Dito de outro modo, país sólido é aquele que pode usar a política monetária – e, em certas circunstâncias, também a política fiscal – para evitar que um choque externo tenha fortes repercussões sobre a atividade, sem se preocupar com os estragos inflacionários do câmbio. Ou seja, país sólido é aquele que pode reduzir os juros quando enfrenta esse tipo de problema. Não é à toa que o Brasil é incansavelmente comparado ao México e ao Chile. Tanto um quanto outro têm sofrido com o fortalecimento global do dólar. Mas o México reduziu os juros em abril e manteve a taxa em maio, enquanto o Chile tem deixado os juros estáveis, porém acumula um espaço considerável para diminuí-los. A inflação por lá é de apenas 1% – dois pontos porcentuais abaixo da meta de inflação.

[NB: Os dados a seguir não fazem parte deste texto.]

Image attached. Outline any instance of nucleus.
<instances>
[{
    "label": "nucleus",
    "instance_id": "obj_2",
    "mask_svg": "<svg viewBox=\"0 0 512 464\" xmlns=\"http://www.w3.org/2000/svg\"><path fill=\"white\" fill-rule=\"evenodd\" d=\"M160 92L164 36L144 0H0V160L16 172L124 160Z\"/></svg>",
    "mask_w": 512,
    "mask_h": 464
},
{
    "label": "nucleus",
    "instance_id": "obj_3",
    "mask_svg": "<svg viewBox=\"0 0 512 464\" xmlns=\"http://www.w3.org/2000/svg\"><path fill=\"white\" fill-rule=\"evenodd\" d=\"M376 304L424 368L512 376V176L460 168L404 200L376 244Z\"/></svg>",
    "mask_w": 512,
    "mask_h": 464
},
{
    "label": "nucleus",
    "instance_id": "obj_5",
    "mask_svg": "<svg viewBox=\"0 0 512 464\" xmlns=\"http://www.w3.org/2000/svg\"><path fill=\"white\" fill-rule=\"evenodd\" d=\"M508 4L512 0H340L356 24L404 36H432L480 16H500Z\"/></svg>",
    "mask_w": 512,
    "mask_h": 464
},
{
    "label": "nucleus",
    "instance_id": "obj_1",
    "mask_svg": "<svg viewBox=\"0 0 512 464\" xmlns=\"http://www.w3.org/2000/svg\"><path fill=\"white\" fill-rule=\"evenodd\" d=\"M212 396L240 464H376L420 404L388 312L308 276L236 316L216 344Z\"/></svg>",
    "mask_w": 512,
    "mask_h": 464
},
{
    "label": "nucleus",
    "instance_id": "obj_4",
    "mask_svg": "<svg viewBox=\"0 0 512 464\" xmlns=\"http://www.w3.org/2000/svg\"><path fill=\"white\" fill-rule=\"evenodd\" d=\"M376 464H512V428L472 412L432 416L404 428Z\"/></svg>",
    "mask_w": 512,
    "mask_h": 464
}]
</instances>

Se país sólido é aquele que pode reduzir os juros quando sua moeda se enfraquece, porque tem um quadro fiscal que ajuda a ancorar os efeitos inflacionários da desvalorização, o que é o Brasil de Dilma e de Guido Mantega? Decerto não é o país do déficit nominal nulo, que a presidente julga ser “rudimentar”. É o país da infraestrutura que não sai do papel, das contas externas que se deterioram, do fiscal em estado de degradação, do crescimento que não deslancha. E, também, da inflação que não cede, do real que se desvaloriza, mesmo com a remoção dos controles de capital, e da bolsa que cai.
Talvez tudo isso force nossas autoridades a mudar de rumo. Talvez não. Afinal, diz o ditado: “Desgraça pouca é bobagem”.